Thursday, November 13, 2025

The Writer's Life: Becoming AI — What's a Writer To Do?

I never used to check my writing with an AI detector before joining Medium. And even when I first published on the platform, I didn’t check.

But then I read a few stories from writers who indicated their writing, or some of it, had been flagged as AI by an AI detector checker. I thought that I had better check my stories just to see.

For the most part, they pass with a big zero.

But occasionally, I receive a return that tells me that anywhere from 3% to 10% is most likely AI. My usual reaction is, “Really?” Often, it is only one line, one sentence, or at most a paragraph. Occasionally, it may consist of just a few words.

I ask myself why would the detector think that an occasional line in a story of several hundred words, or even a few thousand, is most likely AI-written? What is it about the words that makes the detector algorithm think that it has been written by AI? And typically it will say, 100% certain.

For example, the line below.

Of the two, I prefer the astronomical summer because it lasts longer!

It was part of a story I wrote about the two end dates of summer in the UK, meteorological and astronomical. I wrote it for the reason given; the end date of the astronomical summer is later than the other date.

It was a simple enough sentence. Anyone could have written it. But the detector thought that AI wrote that line. It didn’t make sense to me. Was it because I had used a fancy word like ‘astronomical’? Or maybe it was the exclamation mark at the end? Perhaps AI did not think that a human would write that way, to emphasise being happy?

MATERIAL >>

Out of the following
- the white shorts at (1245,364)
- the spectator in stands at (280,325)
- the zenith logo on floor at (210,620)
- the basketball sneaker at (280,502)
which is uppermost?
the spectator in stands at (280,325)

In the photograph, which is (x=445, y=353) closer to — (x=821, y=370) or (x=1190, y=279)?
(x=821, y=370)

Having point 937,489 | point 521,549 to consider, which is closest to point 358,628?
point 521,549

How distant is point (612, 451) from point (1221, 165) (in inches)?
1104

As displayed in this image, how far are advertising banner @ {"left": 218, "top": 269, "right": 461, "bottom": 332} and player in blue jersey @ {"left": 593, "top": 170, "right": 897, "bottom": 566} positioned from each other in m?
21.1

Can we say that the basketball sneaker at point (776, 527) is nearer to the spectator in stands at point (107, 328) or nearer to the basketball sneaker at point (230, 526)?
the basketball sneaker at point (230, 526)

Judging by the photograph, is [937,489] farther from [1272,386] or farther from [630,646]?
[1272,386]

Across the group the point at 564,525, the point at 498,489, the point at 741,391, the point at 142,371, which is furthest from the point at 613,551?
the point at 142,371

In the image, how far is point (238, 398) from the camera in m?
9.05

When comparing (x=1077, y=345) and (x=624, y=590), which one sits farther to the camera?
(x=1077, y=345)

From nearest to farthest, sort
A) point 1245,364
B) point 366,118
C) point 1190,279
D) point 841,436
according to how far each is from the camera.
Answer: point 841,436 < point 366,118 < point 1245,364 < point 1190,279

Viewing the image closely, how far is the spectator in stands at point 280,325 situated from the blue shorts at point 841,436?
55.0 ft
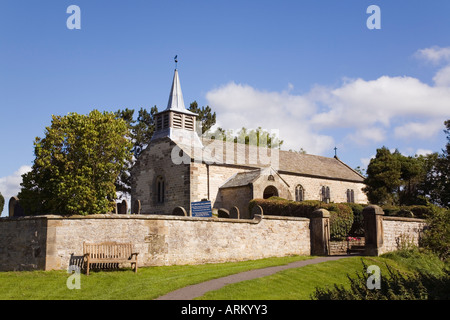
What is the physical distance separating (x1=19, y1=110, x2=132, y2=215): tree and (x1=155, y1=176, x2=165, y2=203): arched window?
53.2 feet

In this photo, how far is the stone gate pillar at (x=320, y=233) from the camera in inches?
871

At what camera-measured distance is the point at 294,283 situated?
14.1 meters

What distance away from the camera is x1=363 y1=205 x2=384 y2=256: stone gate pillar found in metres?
21.3

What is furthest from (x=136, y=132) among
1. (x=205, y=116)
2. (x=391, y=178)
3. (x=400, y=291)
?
(x=400, y=291)

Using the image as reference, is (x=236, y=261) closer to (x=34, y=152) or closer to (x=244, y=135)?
(x=34, y=152)

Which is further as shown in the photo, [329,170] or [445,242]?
[329,170]

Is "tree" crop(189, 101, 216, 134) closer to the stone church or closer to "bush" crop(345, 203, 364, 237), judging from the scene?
the stone church

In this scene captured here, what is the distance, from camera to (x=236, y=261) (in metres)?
19.5

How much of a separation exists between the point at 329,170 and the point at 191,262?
30.5 m

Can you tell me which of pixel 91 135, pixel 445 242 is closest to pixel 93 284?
pixel 91 135

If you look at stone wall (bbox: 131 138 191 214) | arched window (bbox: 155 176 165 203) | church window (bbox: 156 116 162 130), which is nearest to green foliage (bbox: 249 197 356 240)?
stone wall (bbox: 131 138 191 214)

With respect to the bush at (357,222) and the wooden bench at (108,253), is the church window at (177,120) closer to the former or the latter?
the bush at (357,222)

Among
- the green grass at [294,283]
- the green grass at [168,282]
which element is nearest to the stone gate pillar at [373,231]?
the green grass at [294,283]

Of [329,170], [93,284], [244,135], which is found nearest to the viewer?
[93,284]
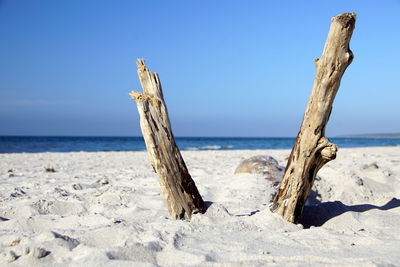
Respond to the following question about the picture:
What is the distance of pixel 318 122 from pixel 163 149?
138 cm

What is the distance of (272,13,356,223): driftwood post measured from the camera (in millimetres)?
3164

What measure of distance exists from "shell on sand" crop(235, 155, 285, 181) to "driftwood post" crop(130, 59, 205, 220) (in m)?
2.77

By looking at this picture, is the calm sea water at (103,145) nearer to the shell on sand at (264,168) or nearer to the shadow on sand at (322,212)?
the shell on sand at (264,168)

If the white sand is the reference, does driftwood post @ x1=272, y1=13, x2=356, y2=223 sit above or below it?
above

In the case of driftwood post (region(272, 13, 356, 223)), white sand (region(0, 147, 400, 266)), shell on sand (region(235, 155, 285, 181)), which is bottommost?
white sand (region(0, 147, 400, 266))

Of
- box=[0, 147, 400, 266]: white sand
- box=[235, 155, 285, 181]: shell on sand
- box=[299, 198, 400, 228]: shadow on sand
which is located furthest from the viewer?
box=[235, 155, 285, 181]: shell on sand

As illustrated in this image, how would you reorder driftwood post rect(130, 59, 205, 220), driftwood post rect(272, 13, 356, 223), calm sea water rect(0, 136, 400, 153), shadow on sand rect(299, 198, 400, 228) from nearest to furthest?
driftwood post rect(272, 13, 356, 223) → driftwood post rect(130, 59, 205, 220) → shadow on sand rect(299, 198, 400, 228) → calm sea water rect(0, 136, 400, 153)

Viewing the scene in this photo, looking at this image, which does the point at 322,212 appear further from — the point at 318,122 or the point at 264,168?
the point at 264,168

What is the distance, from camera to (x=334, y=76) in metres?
3.21

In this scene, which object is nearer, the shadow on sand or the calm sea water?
the shadow on sand

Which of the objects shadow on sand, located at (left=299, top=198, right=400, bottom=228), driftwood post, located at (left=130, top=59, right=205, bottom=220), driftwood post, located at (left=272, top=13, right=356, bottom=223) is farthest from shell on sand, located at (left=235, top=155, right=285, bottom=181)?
driftwood post, located at (left=130, top=59, right=205, bottom=220)

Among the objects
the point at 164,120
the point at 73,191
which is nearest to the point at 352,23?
the point at 164,120

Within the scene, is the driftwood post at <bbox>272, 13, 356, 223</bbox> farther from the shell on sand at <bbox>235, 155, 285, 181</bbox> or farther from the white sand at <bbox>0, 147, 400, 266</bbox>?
the shell on sand at <bbox>235, 155, 285, 181</bbox>

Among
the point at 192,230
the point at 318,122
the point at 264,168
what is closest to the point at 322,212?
the point at 318,122
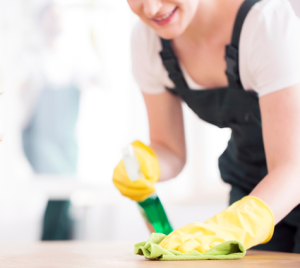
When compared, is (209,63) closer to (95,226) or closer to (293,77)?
(293,77)

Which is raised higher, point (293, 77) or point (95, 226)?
point (293, 77)

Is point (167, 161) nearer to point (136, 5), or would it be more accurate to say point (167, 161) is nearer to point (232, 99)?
point (232, 99)

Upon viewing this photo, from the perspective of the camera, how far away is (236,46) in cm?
94

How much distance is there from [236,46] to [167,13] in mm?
182

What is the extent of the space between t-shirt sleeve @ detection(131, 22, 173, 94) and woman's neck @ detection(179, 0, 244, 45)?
0.39 feet

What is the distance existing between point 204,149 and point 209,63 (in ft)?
5.71

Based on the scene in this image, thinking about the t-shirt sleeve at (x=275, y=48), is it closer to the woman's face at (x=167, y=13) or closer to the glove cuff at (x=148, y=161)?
the woman's face at (x=167, y=13)

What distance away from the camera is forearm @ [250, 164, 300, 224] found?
0.77 m

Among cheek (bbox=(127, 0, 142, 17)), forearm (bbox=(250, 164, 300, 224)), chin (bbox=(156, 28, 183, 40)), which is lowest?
forearm (bbox=(250, 164, 300, 224))

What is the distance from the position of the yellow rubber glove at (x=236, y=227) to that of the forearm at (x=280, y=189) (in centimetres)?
2

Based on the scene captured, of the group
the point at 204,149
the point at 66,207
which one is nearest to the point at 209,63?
the point at 204,149

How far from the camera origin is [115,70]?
293 centimetres

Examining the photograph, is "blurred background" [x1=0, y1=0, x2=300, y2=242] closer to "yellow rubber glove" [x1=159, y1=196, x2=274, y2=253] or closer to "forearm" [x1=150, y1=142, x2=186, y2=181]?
"forearm" [x1=150, y1=142, x2=186, y2=181]

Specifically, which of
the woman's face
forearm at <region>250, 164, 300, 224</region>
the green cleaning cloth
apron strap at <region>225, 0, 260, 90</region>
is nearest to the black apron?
apron strap at <region>225, 0, 260, 90</region>
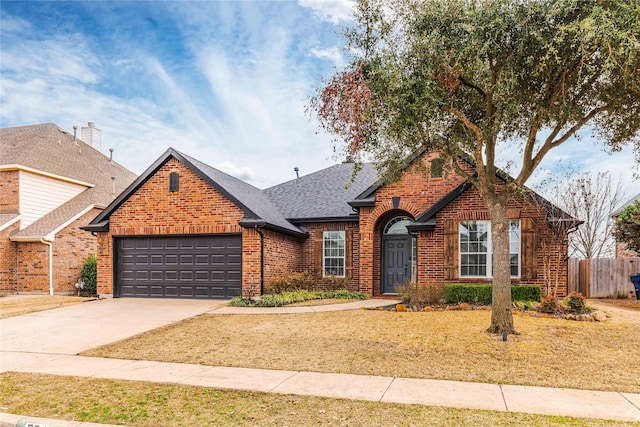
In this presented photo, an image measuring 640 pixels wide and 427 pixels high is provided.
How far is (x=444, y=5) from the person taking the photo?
896 cm

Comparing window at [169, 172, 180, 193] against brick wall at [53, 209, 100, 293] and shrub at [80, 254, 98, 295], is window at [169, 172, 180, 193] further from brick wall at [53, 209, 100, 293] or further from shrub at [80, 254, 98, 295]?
brick wall at [53, 209, 100, 293]

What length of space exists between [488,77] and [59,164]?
2121cm

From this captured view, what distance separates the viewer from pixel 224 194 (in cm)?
1595

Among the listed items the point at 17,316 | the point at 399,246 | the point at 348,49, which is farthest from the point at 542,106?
the point at 17,316

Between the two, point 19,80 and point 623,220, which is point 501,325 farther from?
point 19,80

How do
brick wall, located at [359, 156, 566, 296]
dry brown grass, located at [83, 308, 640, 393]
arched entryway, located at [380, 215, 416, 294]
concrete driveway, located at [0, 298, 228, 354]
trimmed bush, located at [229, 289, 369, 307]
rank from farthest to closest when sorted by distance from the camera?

REQUIRED WORK >>
1. Can you reproduce the essay on AI detectors word for word from "But occasionally, I" to "it lasts longer!"?
2. Could you render the records from the line with "What distance away from the camera is forearm" to the line with "293 centimetres", both included, as a JSON list of strings with one string per line and blank lines omitted?
The essay on AI detectors and the records have nothing to do with each other.

ANSWERS FOR THE EXERCISE >>
1.
But occasionally, I receive a return that tells me that anywhere from 3% to 10% is most likely AI. My usual reaction is, “Really?” Often, it is only one line, one sentence, or at most a paragraph. Occasionally, it may consist of just a few words.

I ask myself why would the detector think that an occasional line in a story of several hundred words, or even a few thousand, is most likely AI-written? What is it about the words that makes the detector algorithm think that it has been written by AI? And typically it will say, 100% certain.

For example, the line below.

Of the two, I prefer the astronomical summer because it lasts longer!

2.
[
  "What distance away from the camera is forearm @ [250, 164, 300, 224] found?",
  "0.77 m",
  "Among cheek (bbox=(127, 0, 142, 17)), forearm (bbox=(250, 164, 300, 224)), chin (bbox=(156, 28, 183, 40)), which is lowest?",
  "forearm (bbox=(250, 164, 300, 224))",
  "What is the distance from the position of the yellow rubber glove at (x=236, y=227) to that of the forearm at (x=280, y=189) (in centimetres)?",
  "2",
  "Based on the scene captured, of the group",
  "the point at 204,149",
  "the point at 66,207",
  "which one is nearest to the point at 209,63?",
  "the point at 204,149",
  "How far from the camera origin is [115,70]?",
  "293 centimetres"
]